1. 15

  2. 2

    That seems like such a terrible flaw that it’s hard to believe a commercial vendor would sell such parts. “Here’s a real-time clock which will only work for 20 years.”

    1. 8

      IIRC this was not a hardware failure, but a software one. NASA published an assessment a while back:

      Although the exact cause of the mission loss is not known with certainty, the spacecraft operations team at JPL and its major contractor uncovered a potential problem with computer time-tagging that could have led to loss of spacecraft attitude control. DI/EPOXI flight software includes a fault management function that reports and logs all onboard fault protection activities and events, such as declaring a symptom, declaring a fault, running a response, or the occurrence of a processor reset. The function computes an integer representation of spacecraft time in milliseconds by taking the spacecraft clock represented in seconds as a 64-bit floating point number, multiplying it by 10, and casting it back into a 32-bit unsigned (i.e., non-negative) integer. (“Floating point-to-integer conversion” is necessary in order to convert a decimal number issued by the clock into a binary value recognized by the computer.) The computation does not guard against an overflow condition where spacecraft time in milliseconds can no longer be fully represented within 32 bits. This occurred when the spacecraft clock reached 429,496,729.6 seconds, which corresponded to the date “DOY 223” (2013). At this point in time or beyond, the computation results in a floating point error that ultimately triggers a processor reset.

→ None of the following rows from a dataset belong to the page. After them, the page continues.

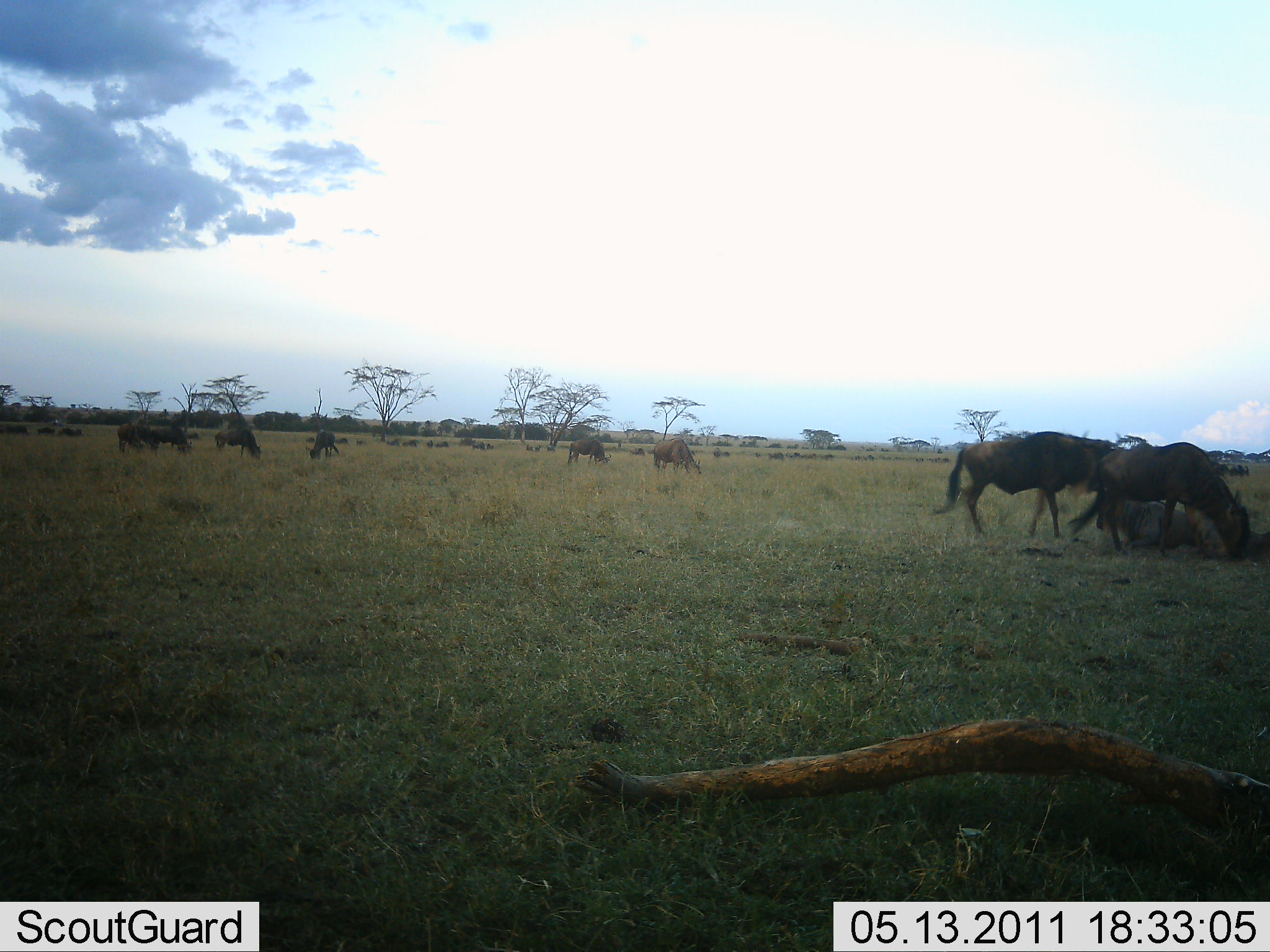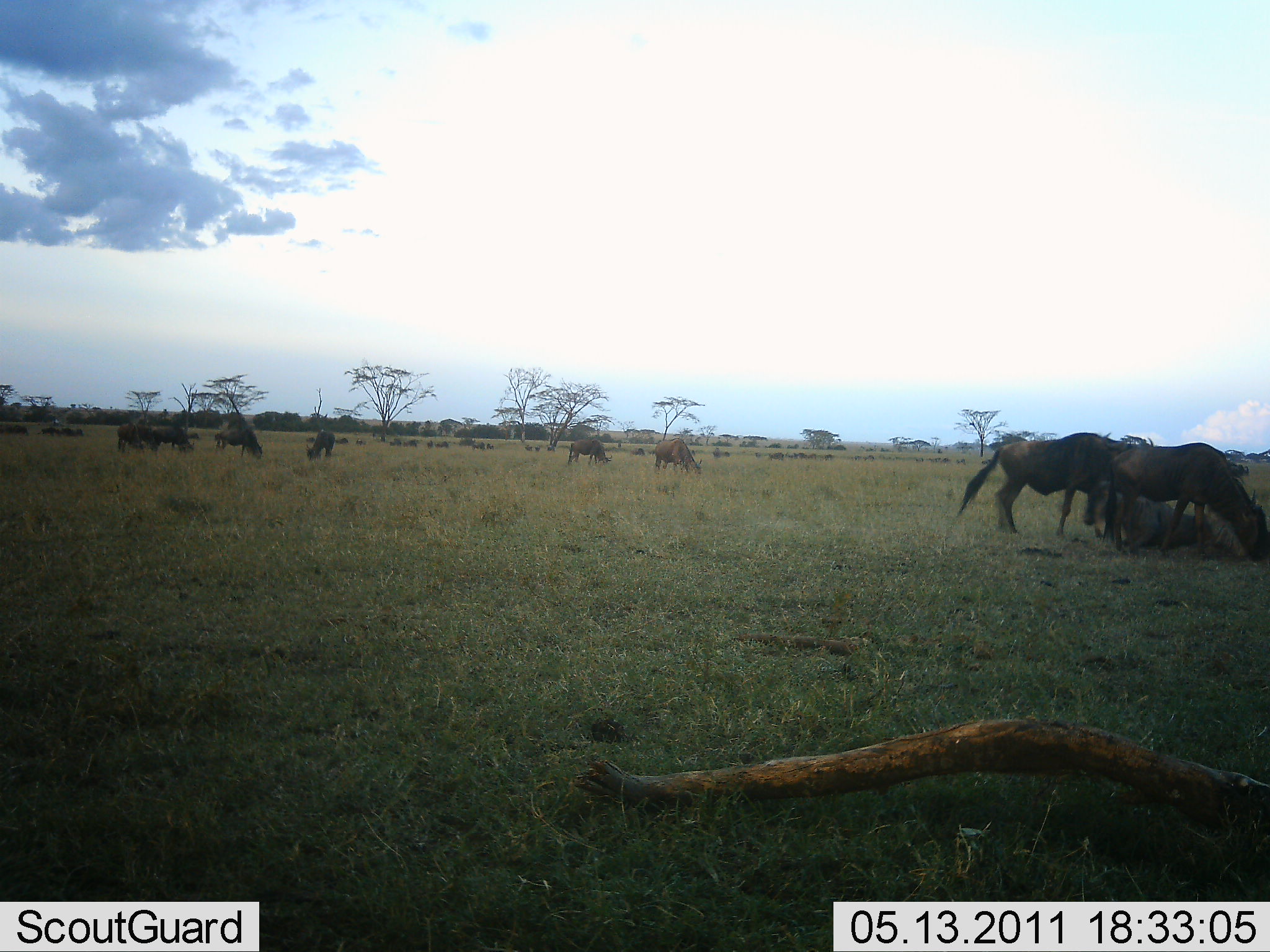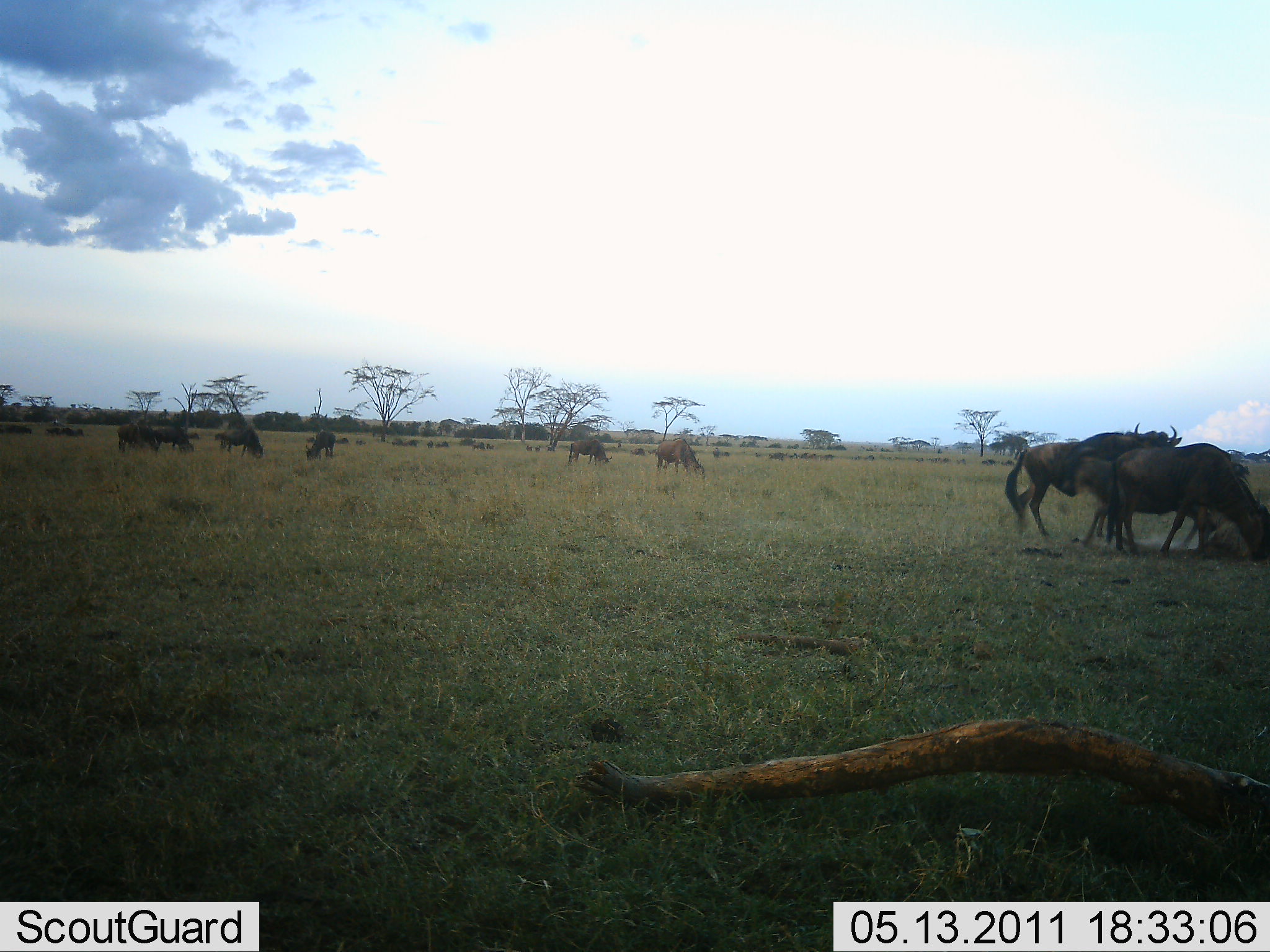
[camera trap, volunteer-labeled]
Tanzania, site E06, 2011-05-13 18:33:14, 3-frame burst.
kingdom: Animalia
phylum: Chordata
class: Mammalia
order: Artiodactyla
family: Bovidae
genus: Connochaetes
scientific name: Connochaetes taurinus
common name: blue wildebeest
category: wildebeest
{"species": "wildebeest (blue wildebeest) (Connochaetes taurinus)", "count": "11-50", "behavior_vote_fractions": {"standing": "62%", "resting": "19%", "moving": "50%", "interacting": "19%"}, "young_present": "0%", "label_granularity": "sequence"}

      There is some context here that’s worth keeping in mind.

      It seems surprising that this wasn’t caught during development or testing. Deep Impact was launched in 2004, and the spacecraft was developed starting around Y2K. At that time, this was a well-understood failure mode, so it would be included in testing plans, especially since such a failure had already been painfully observed in 1996, with an Ariane launch. Linters would also yell at you.

      However, Deep Impact’s primary mission ended in 2005, after it observed the Tempel 1 impact. Its mission was extended after 2005 more or less by chance, and there were no concrete plans to use it after 2005 at the time of its launch. NASA approved its use for additional missions because it still had manoeuvring fuel left, but its intended lifetime was basically around one year. It’s likely that longer-term use simply wasn’t planned for, so it never made its way into the software specs, or the testing documentation, or if it did, it was simply too low on the list of priorities to matter.

      This is one of the reasons why NASA’s own LL doc, and much of the analysis in the wider industry, focused not so much on the overflow aspect but on the common mode aspect. The overflow was embarrassing, of course, but neither much of a revelation, nor really a disaster: the probe had completed its original mission, then four other missions, and was neither doing anything nor specifically planned to do anything else when contact was lost (it had been targeted at an asteroid two years before but without concrete plans for a scientific mission). This particular bug was interesting because it was a kind of failure that could lock down a redundant system, and due to a bunch of historical reasons, we do have a history of, well, sucking at building long-running redundant systems (tl;dr for a long time we focused on designing redundant systems to survive transient events, and just didn’t spend enough time thinking about how to make redundant systems that run well the rest of the time).